■ Challenge A: From the start of the records through the line containing "59.8 meters", swap "distance" for "gap" and give that stretch back with no other changes, omitting the pictures.

■ Extracted text:
4. POS-Tags or ''Part of Speech-Tags''. A corpus can be either tagged for part
of speech or not. If tagged, POS-tags can help -independently of the actual
words- to look for their associated grammatical patterns or for co-occurring
grammatical patterns (p.53).

Chapter 4, “Projects Using Publicly Available Corpora”, introduces some
corpora developed by Mark Davies at Brigham Young University (BYU). Using
these corpora is free of charge; however registration is mandatory, and some
restrictions may apply (e.g., number of queries). Under Corpus.byu.edu we can
access different corpora that use the same graphical interface and partly
allow cross comparison searches.  

The BYU project collects corpora of different varieties of English: British
(British National Corpus: BYU-BNC), American (Corpus of Contemporary American
English: COCA), Canadian (Strathy Corpus), and other English varieties around
the world (Global Web-Based English: GloWbE); for diachronic studies we can
access historical texts from the early nineteenth century (Corpus of
Historical American English: COHA) and texts from the early twentieth century
(TIME Magazine Corpus) (p.58-59). 

Using twelve tasks of two different types: Word- & Phrase-Based and
Grammar-Based projects, we explore corpora and gain hands-on experience
conducting corpus research, interpreting data and presenting results.

■ Challenge B: According to the passage on corpus research, which corpus represents Canadian English?

■ Data for this exercise:
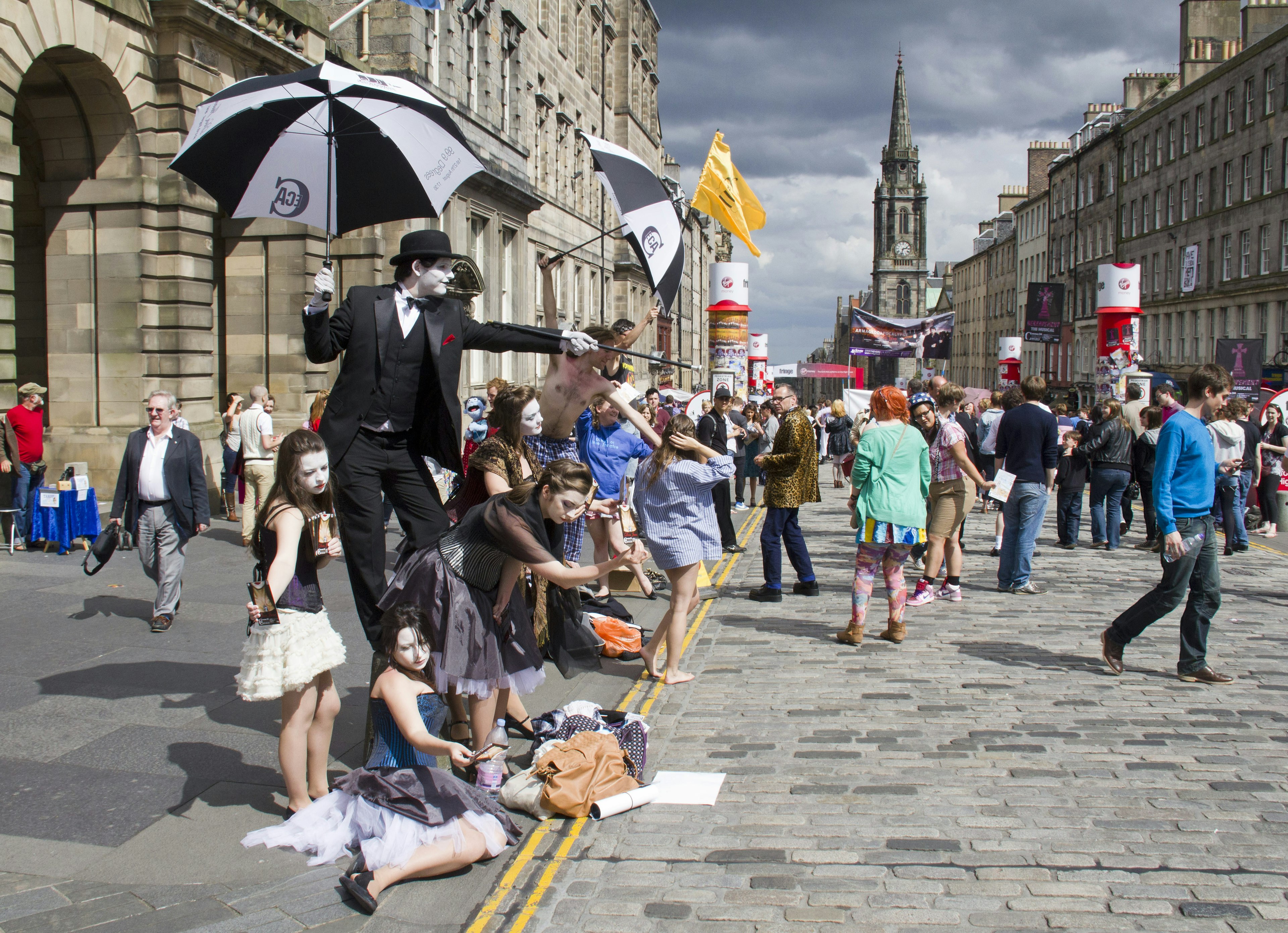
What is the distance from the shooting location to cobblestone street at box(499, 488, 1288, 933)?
379 cm

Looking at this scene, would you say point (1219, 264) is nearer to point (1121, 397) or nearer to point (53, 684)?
point (1121, 397)

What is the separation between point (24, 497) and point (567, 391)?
7918mm

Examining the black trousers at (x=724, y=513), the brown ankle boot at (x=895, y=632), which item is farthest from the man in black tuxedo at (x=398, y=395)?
the black trousers at (x=724, y=513)

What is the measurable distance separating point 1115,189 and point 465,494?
59.8 meters

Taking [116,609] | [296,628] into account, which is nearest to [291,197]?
[296,628]

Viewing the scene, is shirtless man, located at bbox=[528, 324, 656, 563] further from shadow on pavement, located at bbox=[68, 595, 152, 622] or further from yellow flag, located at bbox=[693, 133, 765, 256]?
yellow flag, located at bbox=[693, 133, 765, 256]

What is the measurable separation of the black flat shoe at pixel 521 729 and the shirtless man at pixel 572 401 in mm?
1257

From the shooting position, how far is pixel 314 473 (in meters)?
4.33

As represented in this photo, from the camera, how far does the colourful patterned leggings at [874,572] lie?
26.0 feet

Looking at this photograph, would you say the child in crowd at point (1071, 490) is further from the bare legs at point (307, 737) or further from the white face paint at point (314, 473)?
the white face paint at point (314, 473)

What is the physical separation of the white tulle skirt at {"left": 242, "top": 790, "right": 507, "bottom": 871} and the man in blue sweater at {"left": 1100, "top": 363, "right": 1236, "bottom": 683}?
4.67 meters

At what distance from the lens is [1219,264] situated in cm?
4462

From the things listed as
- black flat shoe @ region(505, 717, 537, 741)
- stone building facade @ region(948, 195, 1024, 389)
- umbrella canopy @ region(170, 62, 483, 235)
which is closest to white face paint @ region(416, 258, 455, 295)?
umbrella canopy @ region(170, 62, 483, 235)

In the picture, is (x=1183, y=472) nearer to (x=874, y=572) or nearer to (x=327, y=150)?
(x=874, y=572)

■ Task result A:
What is the gap from the shooting location to cobblestone street at box(499, 488, 1288, 933)?
379 cm

Looking at this scene, would you say point (1219, 264) is nearer to point (1121, 397) or nearer to point (53, 684)?
point (1121, 397)

What is the separation between point (24, 497) and point (567, 391)?
7918mm

Examining the black trousers at (x=724, y=513), the brown ankle boot at (x=895, y=632), which item is farthest from the man in black tuxedo at (x=398, y=395)?
the black trousers at (x=724, y=513)

What is the measurable gap separating point 1115,189 and point 465,494?
59.8 meters

■ Task result B: The Strathy Corpus.